● What the task asks: Copy nothing but the lines from the one containing "Imagen de Abou" through the last line of the entries below, exactly as written and without pictures.

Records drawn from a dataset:

──────────────────────────────

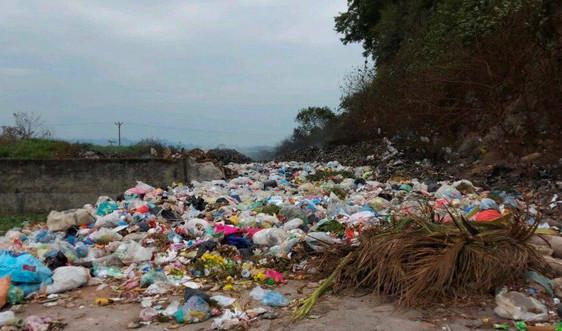 Mỹ Đức - Hà Nội: Rác thải chất đống gây ô nhiễm môi trường nghiêm trọng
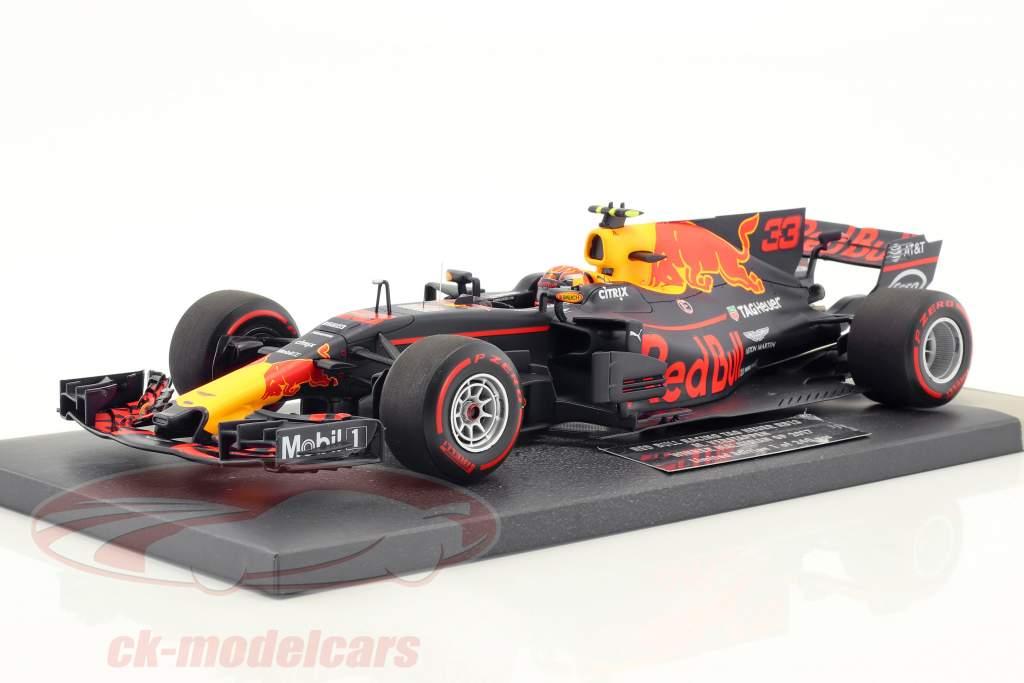 Max Verstappen Red Bull RB13 #33 Winner Malaysian GP formula 1 2017 1:18 Minichamps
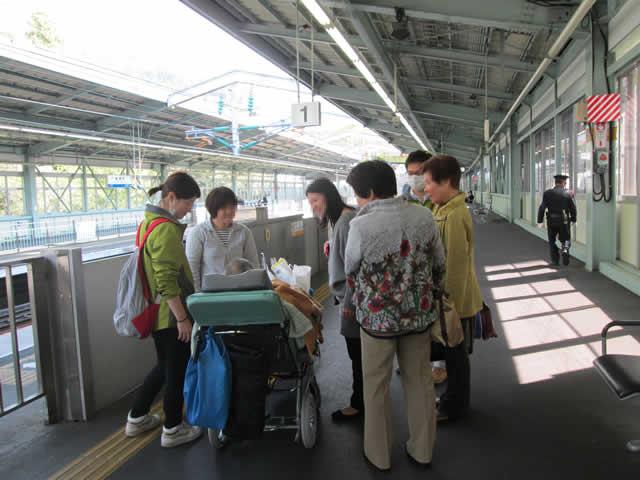 写真:新幹線ホーム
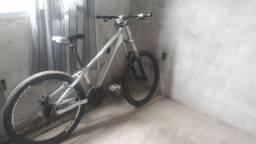 Vendo bike de trilha  preço a negocia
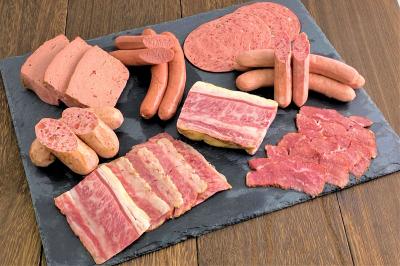 新シリーズ「十勝ハーブ牛 シャルキュトリー」商品の本格販売を開始、ベーコン、フランクソーセージ(ホルモン入り)など8種類 ~これから迎える夏のお中元、アウトドアシーズンに向けて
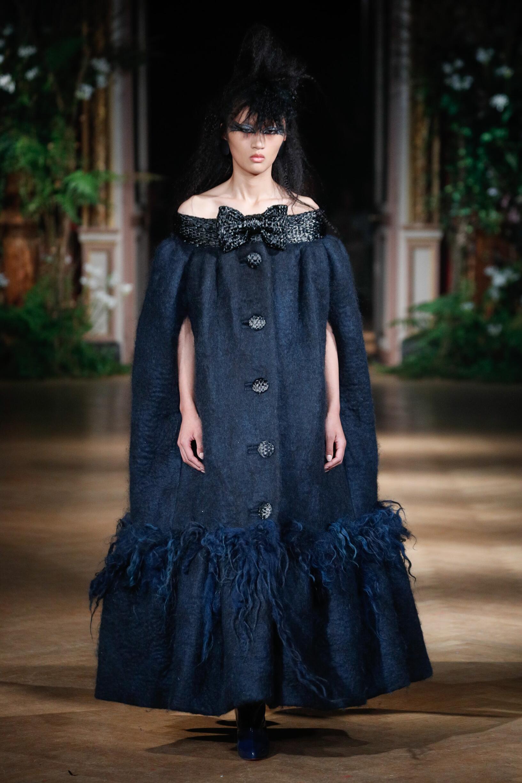 Fall 2019-20 Womenswear Viktor & Rolf Haute Couture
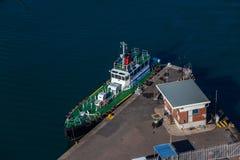 Pilote Tug Mooring Overlooking de port photographie stock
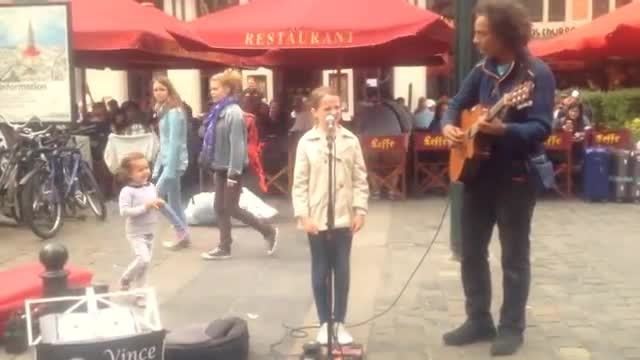 Street Performer Plays Her Favorite Song, So She Asks If She Can Sing Along. Leaves Crowd Stunned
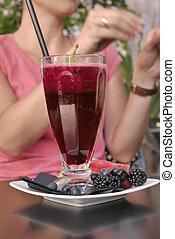 beetroot, 汁, 由于, a, 秸桿, 在, the, 餐館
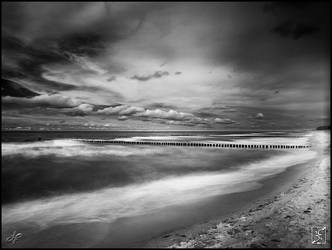 Two Faces Of The Sea - Dark by Zyklotrop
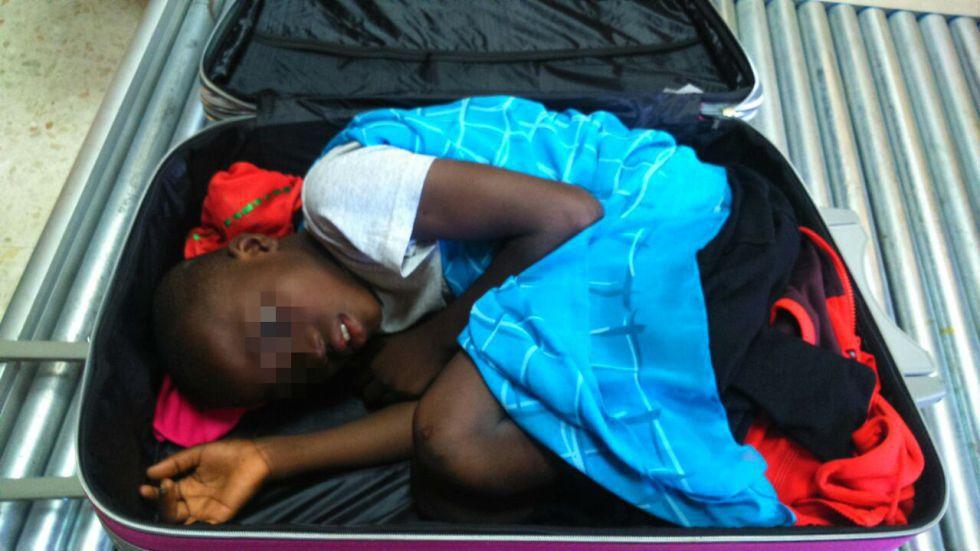 Imagen de Abou cuando pasó dentro de la maleta por el escáner de la frontera del Tarajal en Ceuta.
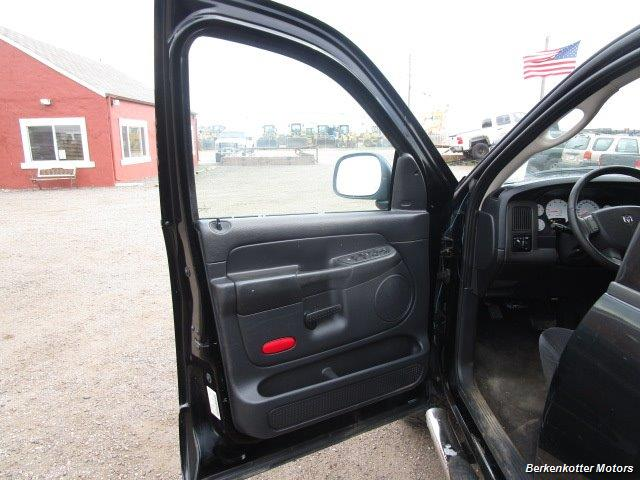 2005 Dodge Ram 1500 SLT Quad Cab 4x4 - Photo 15 - Brighton, CO 80603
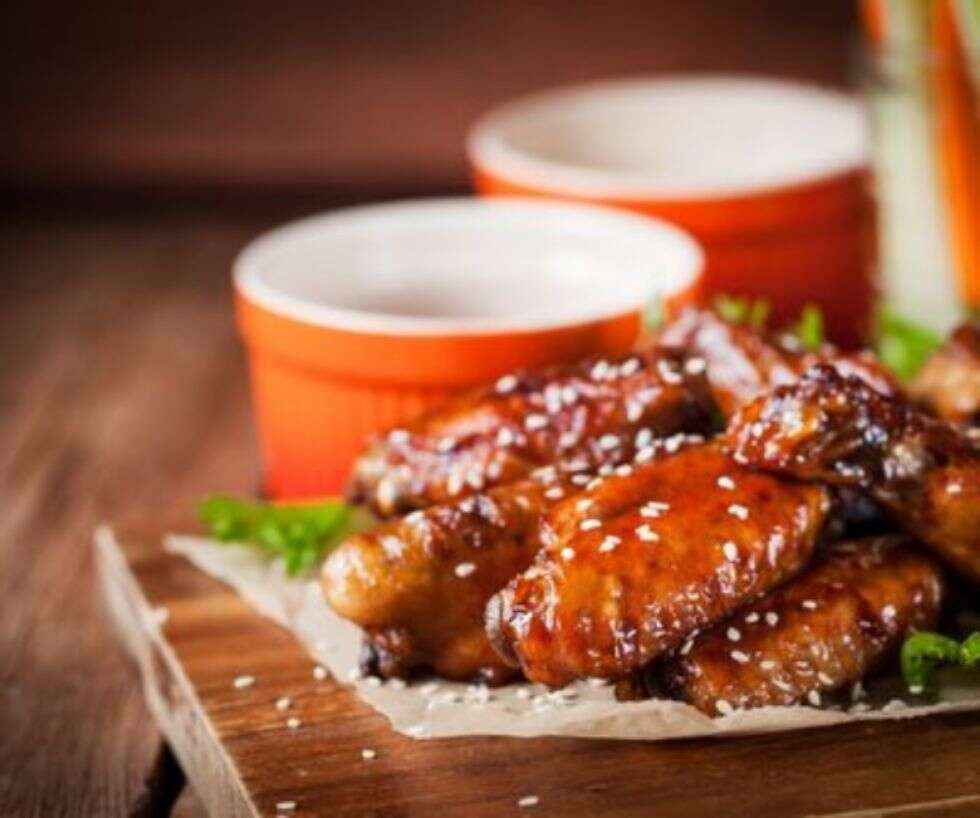 Crispy-Chicken-Wings-With-Honey-Sriracha-Glaze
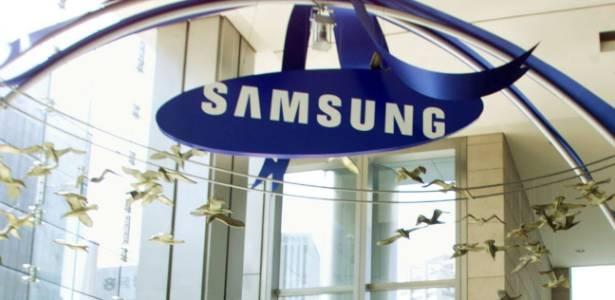 Logotipo da Samsung na sede mundial da empresa em Seul, Coreia do Sul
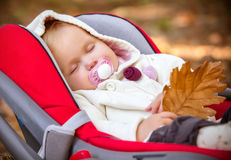 El dormir hermoso del beb? del oto?o. fotografía de archivo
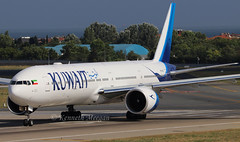 9K-AOJ (Ken Meegan) Tags: 9kaoj boeing 777300er 62567 kuwaitairways istanbulataturk 472017 kuwait istanbul ataturk boeing777 777300 777 b777 b777300 b777300er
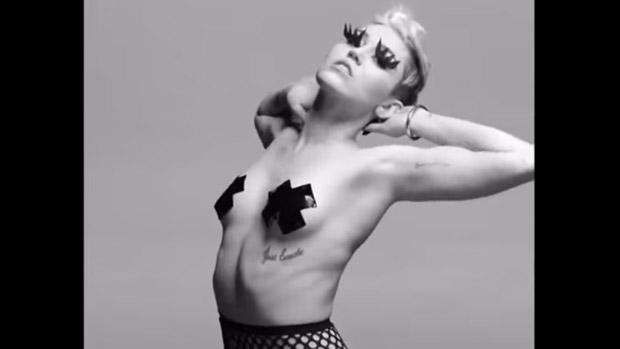 Miley Cyrus seminua no vídeo Tongue Tied, do  fotógrafo Quentin Jones
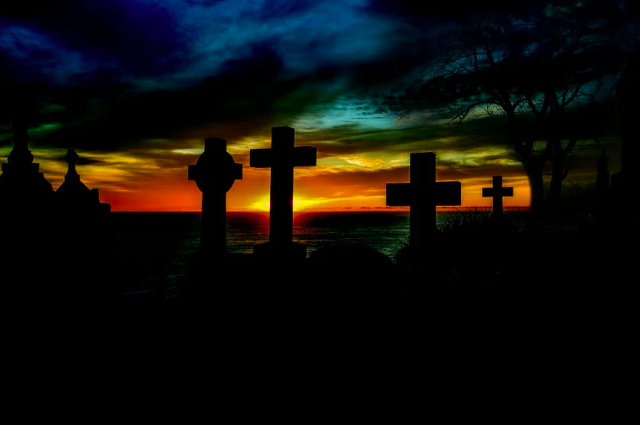 Всего пострадало более десятка надгробий.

──────────────────────────────

● Response below:
 Imagen de Abou cuando pasó dentro de la maleta por el escáner de la frontera del Tarajal en Ceuta.
 2005 Dodge Ram 1500 SLT Quad Cab 4x4 - Photo 15 - Brighton, CO 80603
 Crispy-Chicken-Wings-With-Honey-Sriracha-Glaze
 Logotipo da Samsung na sede mundial da empresa em Seul, Coreia do Sul
 El dormir hermoso del beb? del oto?o. fotografía de archivo
 9K-AOJ (Ken Meegan) Tags: 9kaoj boeing 777300er 62567 kuwaitairways istanbulataturk 472017 kuwait istanbul ataturk boeing777 777300 777 b777 b777300 b777300er
 Miley Cyrus seminua no vídeo Tongue Tied, do  fotógrafo Quentin Jones
 Всего пострадало более десятка надгробий.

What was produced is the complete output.